**Vorliegender Text**
Das hat eine Verschlechterung des sozialen Klimas zur Folge. Über eine Zunahme des Rassismus von Arabern gegen Schwarze klagen Betroffene in allen Maghreb-Staaten. Deren arabische Bewohner vergessen oft, dass in Nordafrika schon immer Schwarze gelebt haben. Heute werden diese Minderheiten mit illegalen Einwanderern gleichgesetzt und leiden immer häufiger unter Polizeiwillkür.

Nach einer Studie des marokkanischen Professors Mehdi Lahlou kommen jedes Jahr 65.000 bis 80.000 Migranten aus dem Afrika südlich der Sahara in den Maghreb. Zwanzig Prozent von ihnen landen in Algerien und reisen von dort aus nach Marokko weiter, die anderen 80 Prozent landen in Libyen. In der grössten südalgerischen Stadt Tamanrasset sind mittlerweile die Hälfte der 65.000 Einwohner Schwarzafrikaner, und viele bleiben nicht lange. Auch Agadez in Niger und Gao in Mali sind bewährte Transitstädte für Afrikas Wanderer. Das Geschäft mit den Migranten hält dort ähnlich wie das mit Zigaretten oder Waffen die örtliche Schmuggelwirtschaft am Leben.

**Datensatzauszug**

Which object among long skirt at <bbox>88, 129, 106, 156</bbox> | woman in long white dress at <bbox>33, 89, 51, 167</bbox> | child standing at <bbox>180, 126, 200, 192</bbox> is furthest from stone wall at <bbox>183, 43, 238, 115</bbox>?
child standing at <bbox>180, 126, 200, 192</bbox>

**Schriftliche Aufgaben**
A - Erläutern Sie anhand des Textes zur Migration im Maghreb, was in Agadez und Gao die örtliche Schmuggelwirtschaft am Leben hält.
B - Ersetzen Sie im Text zur Migration im Maghreb im Abschnitt von "Das hat eine" bis "häufiger unter Polizeiwillkür." den Ausdruck "Polizeiwillkür" durch "Behördenwillkür" und schreiben Sie den Abschnitt neu.
Stützen Sie sich ausschließlich auf den Text zur Migration im Maghreb.

**Vollständige Antworten**
A - Dort hält das Geschäft mit den Migranten die örtliche Schmuggelwirtschaft am Leben, und zwar ähnlich wie das Geschäft mit Zigaretten oder Waffen.

B -
Das hat eine Verschlechterung des sozialen Klimas zur Folge. Über eine Zunahme des Rassismus von Arabern gegen Schwarze klagen Betroffene in allen Maghreb-Staaten. Deren arabische Bewohner vergessen oft, dass in Nordafrika schon immer Schwarze gelebt haben. Heute werden diese Minderheiten mit illegalen Einwanderern gleichgesetzt und leiden immer häufiger unter Behördenwillkür.